Data from linguistically related languages provides greater benefit for zero-shot performance, validating linguistic priors.
Larger LLMs yield better decoding performance in the Cascaded setting.

Highlights & Insights¶

Romanization as a language-agnostic representation: Compared to phonemes, Roman text is simpler and LLMs inherently possess the ability to perform the conversion.
Practicality of the Cascaded approach: No LLM fine-tuning is required, enabling direct use of closed-source API-based models.
Scaling effect of data volume and language diversity: More languages and more data significantly enhance zero-shot capability.
LLM as a universal de-romanizer: This eliminates the need to train separate language models for each target language.

Limitations & Future Work¶

Zero-shot performance still lags behind supervised methods, particularly for languages with highly divergent writing systems such as Arabic.
The Unified Zero-AVSR employs the relatively small Llama3.2-3B; larger models may yield further improvements.
Romanization is not a fully invertible transformation, introducing some information loss.
Coverage of 82 languages remains incomplete with respect to all world languages, especially low-resource ones.

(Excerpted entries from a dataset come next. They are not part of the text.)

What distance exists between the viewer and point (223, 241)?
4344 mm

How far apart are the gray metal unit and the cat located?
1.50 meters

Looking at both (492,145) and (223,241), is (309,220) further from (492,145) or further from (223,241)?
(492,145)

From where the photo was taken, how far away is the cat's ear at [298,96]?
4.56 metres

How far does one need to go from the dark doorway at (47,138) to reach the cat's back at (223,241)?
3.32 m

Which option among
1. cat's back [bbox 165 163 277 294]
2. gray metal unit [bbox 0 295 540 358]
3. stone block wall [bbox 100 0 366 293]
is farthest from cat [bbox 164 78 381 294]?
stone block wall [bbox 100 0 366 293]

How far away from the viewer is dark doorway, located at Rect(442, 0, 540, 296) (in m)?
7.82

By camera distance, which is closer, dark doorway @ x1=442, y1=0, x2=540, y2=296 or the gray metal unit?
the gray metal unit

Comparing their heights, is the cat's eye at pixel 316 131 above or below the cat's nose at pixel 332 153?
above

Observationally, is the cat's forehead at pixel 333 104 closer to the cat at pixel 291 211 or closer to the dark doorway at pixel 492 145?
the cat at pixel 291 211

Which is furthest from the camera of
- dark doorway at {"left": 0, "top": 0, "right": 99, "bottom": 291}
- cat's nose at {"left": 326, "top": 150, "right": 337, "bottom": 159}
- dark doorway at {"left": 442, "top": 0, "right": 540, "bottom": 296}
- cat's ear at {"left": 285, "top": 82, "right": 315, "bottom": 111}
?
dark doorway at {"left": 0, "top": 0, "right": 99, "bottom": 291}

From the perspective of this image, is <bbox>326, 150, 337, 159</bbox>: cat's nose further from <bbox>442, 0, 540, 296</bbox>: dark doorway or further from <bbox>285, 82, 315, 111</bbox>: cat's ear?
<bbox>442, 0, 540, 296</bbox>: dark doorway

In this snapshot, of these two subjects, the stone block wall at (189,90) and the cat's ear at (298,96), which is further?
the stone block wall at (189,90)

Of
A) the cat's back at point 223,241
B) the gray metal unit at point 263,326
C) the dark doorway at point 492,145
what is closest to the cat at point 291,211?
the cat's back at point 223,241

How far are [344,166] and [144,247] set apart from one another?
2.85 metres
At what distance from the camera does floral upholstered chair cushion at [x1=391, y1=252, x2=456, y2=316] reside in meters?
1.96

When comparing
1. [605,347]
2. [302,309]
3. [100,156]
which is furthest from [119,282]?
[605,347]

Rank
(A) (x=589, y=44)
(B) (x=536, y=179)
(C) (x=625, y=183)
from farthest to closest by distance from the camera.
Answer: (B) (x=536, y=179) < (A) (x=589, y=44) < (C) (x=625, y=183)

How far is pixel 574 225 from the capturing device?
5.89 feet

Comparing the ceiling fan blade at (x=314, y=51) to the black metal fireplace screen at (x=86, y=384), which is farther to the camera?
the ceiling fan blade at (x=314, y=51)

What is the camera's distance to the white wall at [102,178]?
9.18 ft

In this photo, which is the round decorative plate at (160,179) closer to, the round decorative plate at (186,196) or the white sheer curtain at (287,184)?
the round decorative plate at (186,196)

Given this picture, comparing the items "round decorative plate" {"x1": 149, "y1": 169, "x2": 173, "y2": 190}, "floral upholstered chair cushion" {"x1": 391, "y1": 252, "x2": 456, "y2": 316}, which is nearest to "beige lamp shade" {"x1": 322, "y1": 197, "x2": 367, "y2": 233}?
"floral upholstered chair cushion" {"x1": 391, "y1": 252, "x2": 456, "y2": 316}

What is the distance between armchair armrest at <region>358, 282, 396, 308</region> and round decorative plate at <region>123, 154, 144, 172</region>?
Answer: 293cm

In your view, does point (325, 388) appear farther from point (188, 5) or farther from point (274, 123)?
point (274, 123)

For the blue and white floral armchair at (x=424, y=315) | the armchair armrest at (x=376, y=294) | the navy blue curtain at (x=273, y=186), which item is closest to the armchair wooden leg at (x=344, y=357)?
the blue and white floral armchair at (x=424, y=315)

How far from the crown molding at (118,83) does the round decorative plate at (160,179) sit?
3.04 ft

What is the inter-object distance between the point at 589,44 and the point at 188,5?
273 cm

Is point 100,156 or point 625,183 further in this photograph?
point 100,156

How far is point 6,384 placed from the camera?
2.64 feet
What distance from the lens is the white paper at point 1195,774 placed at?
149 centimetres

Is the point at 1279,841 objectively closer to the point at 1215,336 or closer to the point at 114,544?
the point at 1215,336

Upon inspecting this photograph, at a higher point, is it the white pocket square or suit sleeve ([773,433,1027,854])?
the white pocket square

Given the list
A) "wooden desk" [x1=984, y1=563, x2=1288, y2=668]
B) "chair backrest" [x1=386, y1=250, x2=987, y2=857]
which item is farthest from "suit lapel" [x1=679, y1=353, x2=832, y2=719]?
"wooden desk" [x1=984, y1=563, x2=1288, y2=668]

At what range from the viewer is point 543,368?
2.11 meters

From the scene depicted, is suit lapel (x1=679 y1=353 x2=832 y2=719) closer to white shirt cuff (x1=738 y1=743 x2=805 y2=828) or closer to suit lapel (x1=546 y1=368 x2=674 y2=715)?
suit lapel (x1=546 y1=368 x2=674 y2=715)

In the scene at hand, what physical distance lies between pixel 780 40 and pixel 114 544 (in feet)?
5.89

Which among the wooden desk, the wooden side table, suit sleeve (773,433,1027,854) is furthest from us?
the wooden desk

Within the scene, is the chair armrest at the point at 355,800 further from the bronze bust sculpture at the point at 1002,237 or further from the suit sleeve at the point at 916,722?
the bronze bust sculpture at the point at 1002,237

AV-HuBERT: Foundational architecture for self-supervised audio-visual pre-training.
MMS Zero-shot: A pioneer in zero-shot speech recognition in the audio domain.
XLAVS-R: Multilingual audio-visual self-supervised learning.
Inspiration: The romanization + LLM paradigm is potentially generalizable to other multilingual tasks.

Rating¶

Novelty: ⭐⭐⭐⭐ First zero-shot AVSR framework; the romanization + LLM design is highly original.
Experimental Thoroughness: ⭐⭐⭐⭐⭐ 12 ablation experiments, comprehensive evaluation across 8 languages, and comparisons with multiple LLMs.
Writing Quality: ⭐⭐⭐⭐ Clear structure with well-motivated problem formulation.
Value: ⭐⭐⭐⭐ Contributions in both methodology and dataset for multilingual audio-visual recognition across 82 languages.